Comment by jkot

10 years ago

> security risk is the product of defect rate multiplied by attack surface.

Call me crazy, but security sensitive application should not have direct access to 3D acceleration, microphone, camera, USB etc.

Not only should it not have direct access to hardware[1], important data such as private keys shouldn't even be directly accessible by any part of the browser. We've known how to keep keys in their own management process for a long time (e.g. pgp-agent, ssh-agent).

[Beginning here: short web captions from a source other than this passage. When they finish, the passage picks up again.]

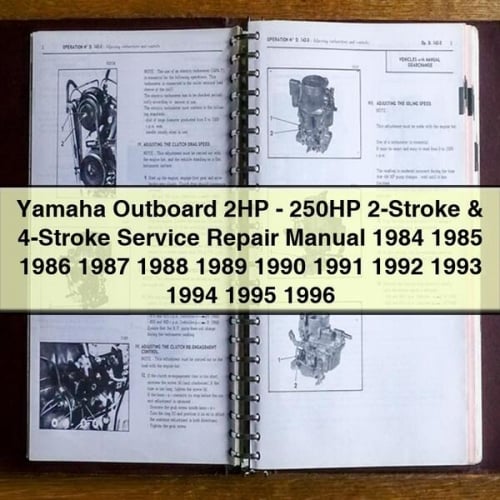 Yamaha Outboard 2HP - 250HP 2-Stroke & 4-Stroke Service Repair Manual 1984 1985 1986 1987 1988 1989 1990 1991 1992 1993 1994 1995 1996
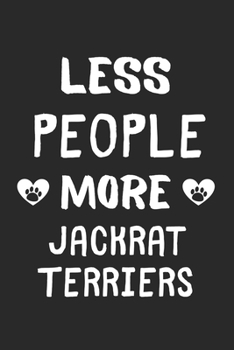 Less People More JackRat Terriers: Lined Journal, 120 Pages, 6 x 9, Funny JackRat Terrier Gift Idea, Black Matte Finish (Less People More JackRat Terriers Journal)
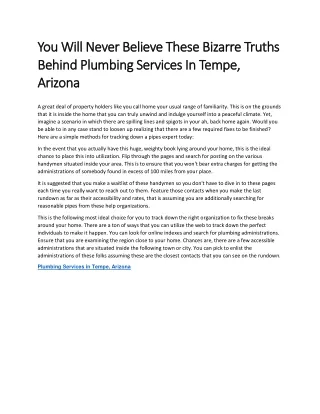 You Will Never Believe These Bizarre Truths Behind Plumbing Services In Tempe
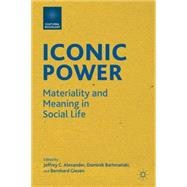Iconic Power Materiality and Meaning in Social Life by Alexander, Jeffrey C.; Bartmanski, Dominik; Giesen, Bernhard, 9780230340053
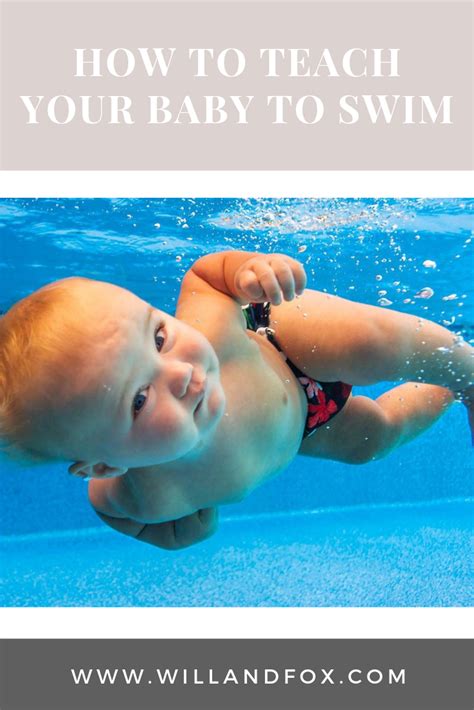 How To Teach Your Baby To Swim Baby Swimming Lessons Teach Baby To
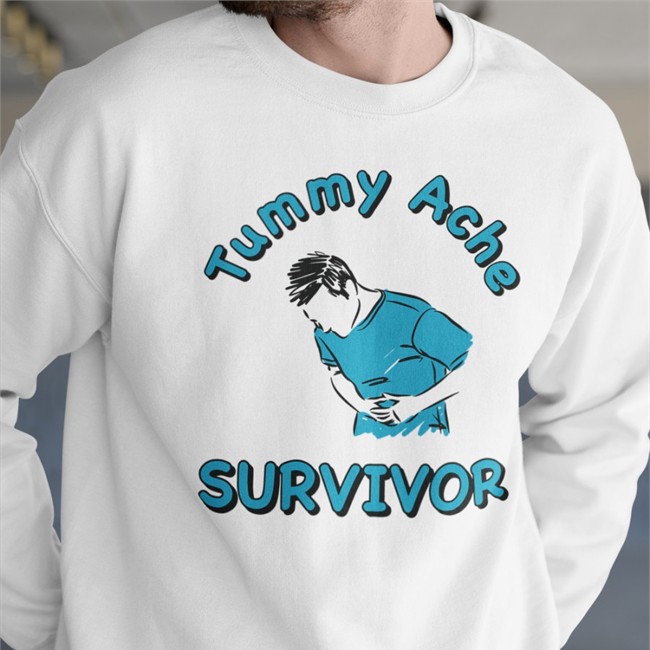 Tummy Ache Survivor Shirts Tummy Ache Survivor Shirt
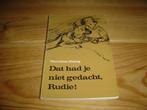 Te koop : dat had je niet gedacht, rudie ! Geschreven door :, Ophalen of Verzenden, Gelezen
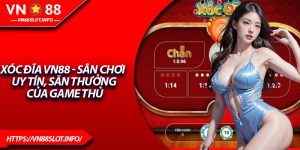 Xóc Đĩa VN88 - Sân Chơi Uy Tín, Săn Thưởng Của Game Thủ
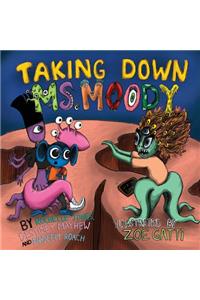 Taking Down Ms. Moody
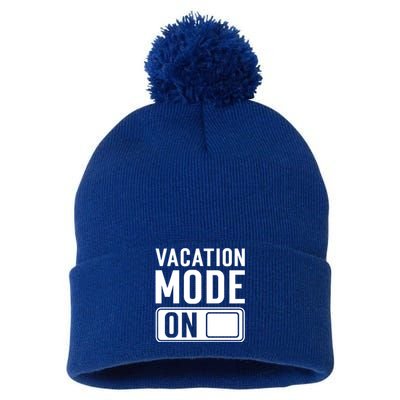 Vacation Mode On Funny Vacation Cute Gift Pom Pom 12in Knit Beanie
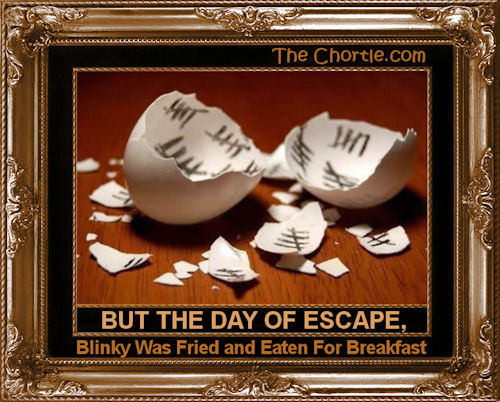 But the day of escape, Blinky was fried and eaten for breakfast.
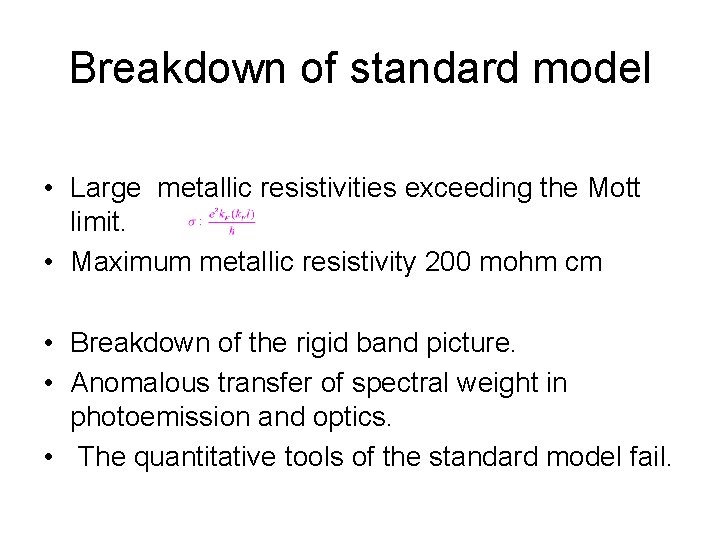 Breakdown of standard model • Large metallic resistivities exceeding the Mott limit. • Maximum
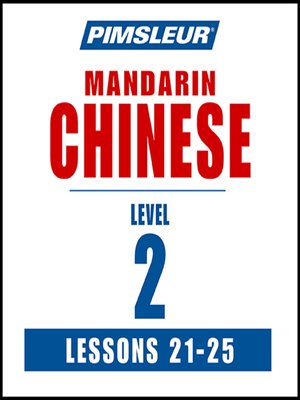 cover image of Pimsleur Chinese (Mandarin) Level 2 Lessons 21-25 MP3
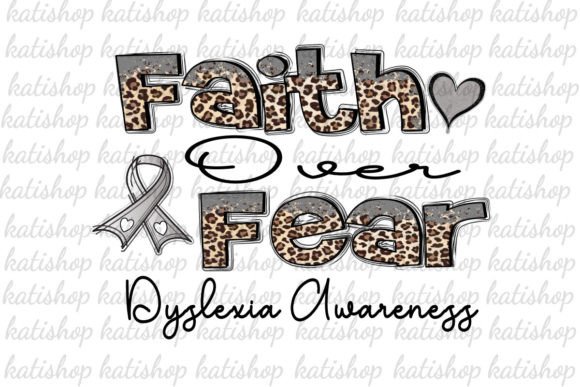 Dyslexia Faith over Fear Png Sublimation Review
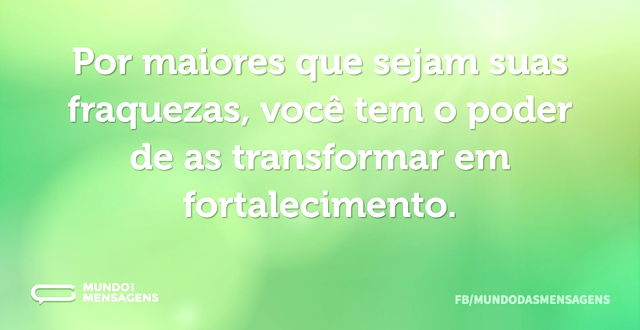 Fortalecimento e fraquezas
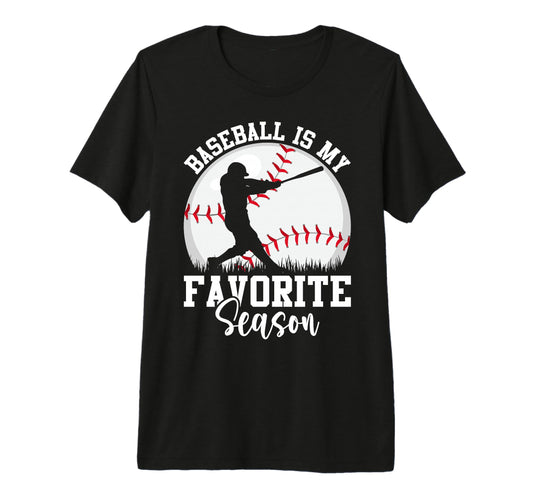 Baseball Is My Favorite Season Pitcher T-Shirt - Unique Graphic for Adults - T-Shirt, Sweatshirt, Hoodie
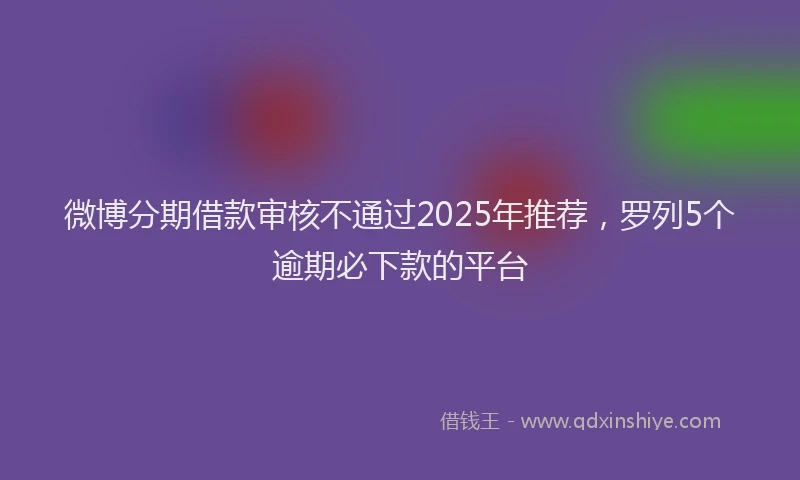 微博分期借款审核不通过2025年推荐，罗列5个逾期必下款的平台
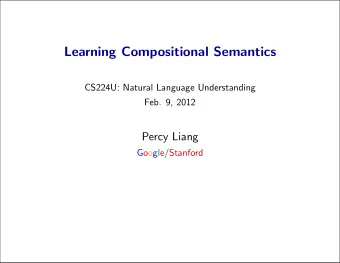 Learning Compositional Semantics  CS224U: Natural Language Understanding  Feb. 9, 2012  Percy Liang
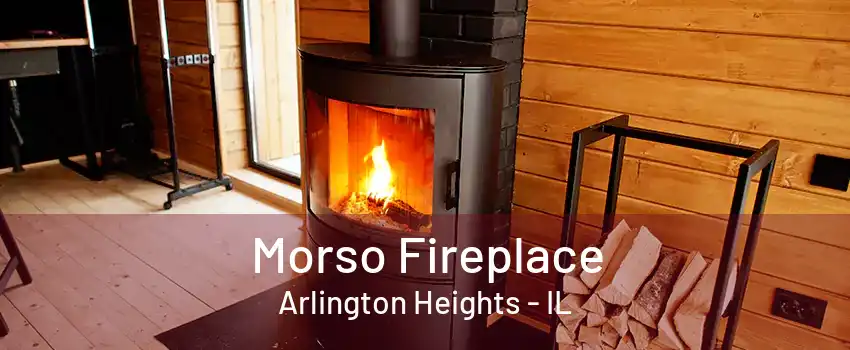 Morso Fireplace Arlington Heights - IL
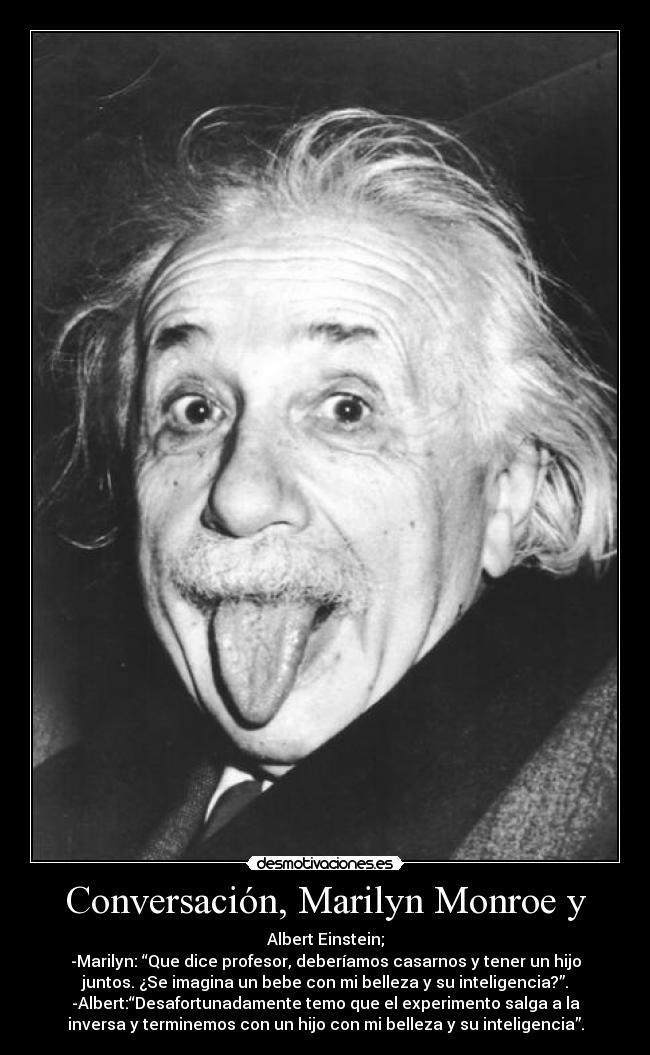 Conversación, Marilyn Monroe y -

[1] Putting USB anywhere near the web may be the stupidest idea I've ever heard. Attempts to add USB access to the browser should be seen as an attack. A camera or microphone can be a serious security problems, but failures in those features can (at least theoretically) be limited to features related to a specific hardware. Failures related to the USB buss can grant access to a lot of hardware that was never designed for security.

See the later quote:

> (It should also be possible to block or control access to each of these.)

The good news is that the capabilities of the sandbox don't need to be every-expanding, the way browsers have been. The sandbox should support everything the hardware can do, and then there are policy decisions about what capabilities web pages actually get.

  • > The sandbox should support everything the hardware can do

    Until you can emulate a hardware GPU in software at the same performance point, your sandbox is unusable. The web is more than text.

  • At this point the sandbox is indistinguishable from your OS.

    • The difference is priorities. By separating them, your OS can be fast and featureful, and your sandbox can be secure. Better yet if there are several competing, portable sandboxes, so you can choose the best OS and best sandbox separately.